Saturday, June 2, 2007

Perception and Security

In the recent story about the airline passenger with a serious TB strain, the passenger got back into the US despite a border alert to detain him at entry. The border agent who processed him knew of the alert, but let him through because the agent decided he didn't look sick.

In my quest to understand human decision making about security, I've been reading a book on Human Judgment and Social Policy (by Kenneth Hammond). The book discusses two competing theories of truth: in the coherence theory, truth is based on logically consistent conclusions derived from facts; in the correspondence theory, truth is based on accuracy relative to observation (such as our expectations for weather reports). Neither theory is superior in all situations. However, the correspondence theory apparently works fairly well with perceptual observations, but not as well with abstract or conceptual observations.
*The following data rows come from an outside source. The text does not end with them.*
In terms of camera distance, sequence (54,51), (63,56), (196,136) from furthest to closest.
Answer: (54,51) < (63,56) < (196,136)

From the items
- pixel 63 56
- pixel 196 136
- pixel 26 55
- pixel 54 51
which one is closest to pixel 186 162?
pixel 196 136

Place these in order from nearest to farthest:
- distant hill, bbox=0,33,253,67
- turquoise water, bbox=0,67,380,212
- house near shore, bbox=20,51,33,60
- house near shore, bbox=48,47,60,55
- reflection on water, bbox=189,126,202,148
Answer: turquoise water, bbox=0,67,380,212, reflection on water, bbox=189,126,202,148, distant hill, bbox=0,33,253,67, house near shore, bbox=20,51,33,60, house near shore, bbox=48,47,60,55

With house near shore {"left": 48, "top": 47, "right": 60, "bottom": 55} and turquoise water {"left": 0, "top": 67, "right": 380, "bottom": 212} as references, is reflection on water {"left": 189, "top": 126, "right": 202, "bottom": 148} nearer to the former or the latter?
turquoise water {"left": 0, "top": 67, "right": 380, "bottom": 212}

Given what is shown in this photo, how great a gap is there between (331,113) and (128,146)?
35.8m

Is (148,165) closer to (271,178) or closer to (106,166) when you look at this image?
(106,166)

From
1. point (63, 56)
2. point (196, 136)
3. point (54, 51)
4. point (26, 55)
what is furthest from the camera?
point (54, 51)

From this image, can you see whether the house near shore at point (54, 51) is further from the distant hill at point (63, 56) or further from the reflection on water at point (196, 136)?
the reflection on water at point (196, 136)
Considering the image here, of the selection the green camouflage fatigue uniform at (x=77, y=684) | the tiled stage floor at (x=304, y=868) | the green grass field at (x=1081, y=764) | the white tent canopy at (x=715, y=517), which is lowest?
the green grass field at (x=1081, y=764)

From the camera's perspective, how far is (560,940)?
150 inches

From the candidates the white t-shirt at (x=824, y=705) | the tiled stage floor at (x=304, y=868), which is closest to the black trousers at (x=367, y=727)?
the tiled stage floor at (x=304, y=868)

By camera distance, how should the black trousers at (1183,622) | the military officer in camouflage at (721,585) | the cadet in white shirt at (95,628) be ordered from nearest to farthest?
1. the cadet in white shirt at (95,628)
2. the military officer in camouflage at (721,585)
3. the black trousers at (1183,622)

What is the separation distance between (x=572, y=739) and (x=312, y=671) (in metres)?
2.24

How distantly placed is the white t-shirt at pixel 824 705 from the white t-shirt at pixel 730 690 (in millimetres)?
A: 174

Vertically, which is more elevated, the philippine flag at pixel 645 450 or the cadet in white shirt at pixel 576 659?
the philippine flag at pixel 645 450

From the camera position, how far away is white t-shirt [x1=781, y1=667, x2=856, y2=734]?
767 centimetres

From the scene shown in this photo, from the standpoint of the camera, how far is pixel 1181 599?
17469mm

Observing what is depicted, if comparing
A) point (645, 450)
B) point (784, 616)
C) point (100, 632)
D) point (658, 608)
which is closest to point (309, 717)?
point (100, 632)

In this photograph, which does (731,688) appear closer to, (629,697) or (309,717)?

The border incident seems an excellent example of the last point: the agent relied on his perceptual assessment of the suspect's health, rather than on the conceptual warning that he could be very sick. The agent expected TB to manifest itself visually. Even growing up in a time and place with no serious TB threat, I hear "TB" and imagine people with sunken faces and furious hacking coughs. That image persists despite my recent reading of Mountains Beyond Mountains (Tracy Kidder's engaging book about Paul Farmer's fight against disease in impoverished areas). If the agent had similar associations, he might reasonably conclude that the suspect probably wasn't sick.

Ultimately, this case shows the tension between security and convenience. When I want security, I'd expect border agents to be at least as strict as the warnings (detain additional people as they judge necessary, but adhere to all alerts). When I want convenience, I'd like to see them use their judgment and not hold up people or the processing line when they see no credible threat. In this specific case, with a particular person named, the decision should have favored security. But so many of our security policy statements are phrased much more vaguely (such as the now common airport refrain urging passengers to report suspicious people or bags to authorities). Interpretation must be allowed to navigate these cases which cannot be described precisely. I'd love to see some reporting on this case that discusses this context and tries to get at the relationship between specificity of warnings and how they get applied.